REQUEST:
List every line of the records below that contains the string "xmlns".

EXERCISE INPUT:
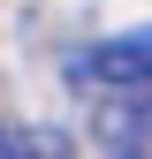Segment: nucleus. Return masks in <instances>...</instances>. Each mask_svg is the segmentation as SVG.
I'll return each mask as SVG.
<instances>
[{
  "label": "nucleus",
  "instance_id": "f257e3e1",
  "mask_svg": "<svg viewBox=\"0 0 152 159\" xmlns=\"http://www.w3.org/2000/svg\"><path fill=\"white\" fill-rule=\"evenodd\" d=\"M69 84H91V91H152V23L145 30H114L99 46L69 53Z\"/></svg>",
  "mask_w": 152,
  "mask_h": 159
},
{
  "label": "nucleus",
  "instance_id": "f03ea898",
  "mask_svg": "<svg viewBox=\"0 0 152 159\" xmlns=\"http://www.w3.org/2000/svg\"><path fill=\"white\" fill-rule=\"evenodd\" d=\"M91 136H99L107 152H122V159H137L152 144V91H114L91 106Z\"/></svg>",
  "mask_w": 152,
  "mask_h": 159
},
{
  "label": "nucleus",
  "instance_id": "7ed1b4c3",
  "mask_svg": "<svg viewBox=\"0 0 152 159\" xmlns=\"http://www.w3.org/2000/svg\"><path fill=\"white\" fill-rule=\"evenodd\" d=\"M0 159H76V136L53 121H15L0 129Z\"/></svg>",
  "mask_w": 152,
  "mask_h": 159
}]
</instances>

THE ANSWER:
  "mask_svg": "<svg viewBox=\"0 0 152 159\" xmlns=\"http://www.w3.org/2000/svg\"><path fill=\"white\" fill-rule=\"evenodd\" d=\"M69 84H91V91H152V23L145 30H114L99 46L69 53Z\"/></svg>",
  "mask_svg": "<svg viewBox=\"0 0 152 159\" xmlns=\"http://www.w3.org/2000/svg\"><path fill=\"white\" fill-rule=\"evenodd\" d=\"M91 136H99L107 152H122V159H137L152 144V91H114L91 106Z\"/></svg>",
  "mask_svg": "<svg viewBox=\"0 0 152 159\" xmlns=\"http://www.w3.org/2000/svg\"><path fill=\"white\" fill-rule=\"evenodd\" d=\"M0 159H76V136L53 121H15L0 129Z\"/></svg>",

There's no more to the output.